Une amie à l’homosexualité agressive m’a proposé de lancer à Port-au-Prince le Mouvement de libération de la femme  (MLF) et de commencer par un grand feu de soutiens-gorge sur la place des Héros de l’Indépendance. C’est une idée séduisante. Mais les femmes haïtiennes sont encore au stade de la supériorité masculine acceptée sans la moindre réticence. De même que les rois l’étaient de droit divin. Il y aurait vraiment trop à faire pour qu’elles prennent conscience de l’absurdité de ce dogme de foi : l’homme est le maître et la femme sa docile servante. Dieu l’a voulu ainsi. On ne change pas l’ordre des choses quand c’est la nature qui l’a prescrit. La femme n’est-elle pas un être fragile qui a besoin de la protection de l’homme fort et tellement plus intelligent? Et puis, pourquoi faire? Je me le demande parfois. Les femmes haïtiennes ne se plaignent pas de leur sort. On ne réveille pas les somnambules. Être l’égale de l’homme et s’assumer soi-même complètement, après tout, est-ce si désirable? L’irresponsabilité, c’est tellement plus confortable.

Ne pouvant rien changer dans mon pays, j’ai pris le parti de m’en aller. J’ai besoin de vivre dans une ville où les gens ne croupissent pas dans une médiocrité heureuse, acceptant sans broncher que le pays se dégrade constamment,  que la corruption s’étale quasiment au grand jour. Port-au-Prince, c’est un patelin pour abrutis ou pour touristes.  La dolce vita au soleil, les ébats à la piscine, à la plage,  pêche sous-marine, ski nautique, les boîtes de nuit, son nom à la rubrique « Au fil du temps » ou « Port-au-Prince Aujourd’hui », voilà sans doute, de quoi procurer des vacances enchanteresses, mais à longueur d’année, ça ne peut contenter que des cervelles vides. D’ailleurs, très peu d’Haïtiens profitent vraiment de ces agréments. La plupart d’entre eux sont trop pauvres, les autres ne sortent pas de leur routine : boulot, drive-in ciné en famille, boîte de nuit occasionnellement, football pour les messieurs, parlote parties, côté dames.
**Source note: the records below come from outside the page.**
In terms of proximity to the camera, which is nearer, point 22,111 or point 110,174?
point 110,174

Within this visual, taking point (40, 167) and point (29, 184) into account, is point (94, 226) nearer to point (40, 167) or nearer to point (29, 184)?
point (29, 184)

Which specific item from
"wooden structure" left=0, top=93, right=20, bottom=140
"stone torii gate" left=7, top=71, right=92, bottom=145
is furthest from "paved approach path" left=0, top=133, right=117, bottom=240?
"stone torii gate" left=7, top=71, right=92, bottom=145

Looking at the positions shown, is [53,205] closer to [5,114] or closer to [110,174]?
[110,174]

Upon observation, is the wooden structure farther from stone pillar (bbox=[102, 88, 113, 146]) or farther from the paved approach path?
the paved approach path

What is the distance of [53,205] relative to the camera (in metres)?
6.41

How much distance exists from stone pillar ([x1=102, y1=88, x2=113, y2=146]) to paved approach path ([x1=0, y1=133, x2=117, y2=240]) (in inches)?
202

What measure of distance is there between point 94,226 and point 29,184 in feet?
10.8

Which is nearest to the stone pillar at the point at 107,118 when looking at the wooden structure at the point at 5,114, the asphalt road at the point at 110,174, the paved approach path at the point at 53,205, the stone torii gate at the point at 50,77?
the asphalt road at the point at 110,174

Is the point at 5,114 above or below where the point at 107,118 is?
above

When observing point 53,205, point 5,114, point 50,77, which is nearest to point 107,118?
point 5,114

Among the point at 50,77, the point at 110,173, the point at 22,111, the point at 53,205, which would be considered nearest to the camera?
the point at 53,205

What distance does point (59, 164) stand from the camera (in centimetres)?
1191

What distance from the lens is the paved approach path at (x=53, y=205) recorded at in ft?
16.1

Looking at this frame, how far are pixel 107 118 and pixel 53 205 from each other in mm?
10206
Il fut un temps où, dans les réunions, je me réfugiais auprès des hommes pour éviter les sujets de conversations typiquement « féminins » : recettes de cuisine, chiffons, enfants. Mais maintenant les hommes ne parlent plus que de football; ils discutent, à n’en plus finir, les moindres détails du plus récent match vu à la télévision. Ce programme de vie  est pour moi d’un mortel ennui. Je me soûle de musique et je lis jusqu’à être abrutie. Après quoi, je sombre dans le sommeil et vit en rêve une vie tellement plus riche que la vraie. Je me demande pourquoi mon existence nocturne ne serait pas considérée comme la véritable. Non, impossible de continuer ainsi. Mais quel dommage que l’hiver soit si long et si rigoureux à Montréal. J’en ai gardé un souvenir cuisant! J’y avais goûté lors d’un séjour au collège Marie de France où j’avais fait ma dernière année du cours secondaire (philosophie).
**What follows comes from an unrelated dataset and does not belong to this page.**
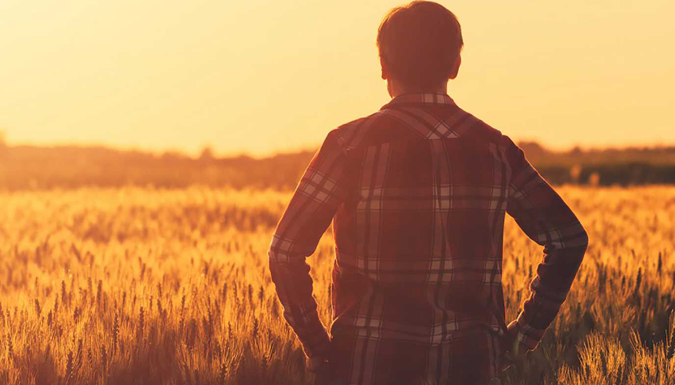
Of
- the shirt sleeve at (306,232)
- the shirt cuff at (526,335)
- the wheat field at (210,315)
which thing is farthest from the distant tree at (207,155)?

En attendant que l’ambassade du Canada m’avertisse que j’ai enfin le visa d’ «immigrant reçu», je fais mon plein des plaisirs de l’île enchantée, la «perle des Antilles», appellation qu’il faut beaucoup d’indulgence pour concéder à ce patelin. Les touristes peuvent-ils ne pas voir les rues transformées en poubelles, les bourbiers, l’asphalte défoncée, les mauvaises odeurs, les hommes urinant contre n’importe quel mur ou les femmes  accroupies pour pisser en plein quartier commercial, les mendiants qui les harcèlent, les robinets d’où l’eau ne coule pas dans des chambres à cent cinquante dollars par jour? Le « welcome » chaleureux du groupe de musiciens qui les accueillent au son du tambour et des tchatcha à l’aérogare et dans les « shops » où l’on vend les articles de l’artisanat haïtien, le soleil, la piscine, les deux ou trois plages (qu’ils ne peuvent atteindre qu’après un assez long trajet, sur une route détestable), est-ce assez pour qu’ils se croient au paradis?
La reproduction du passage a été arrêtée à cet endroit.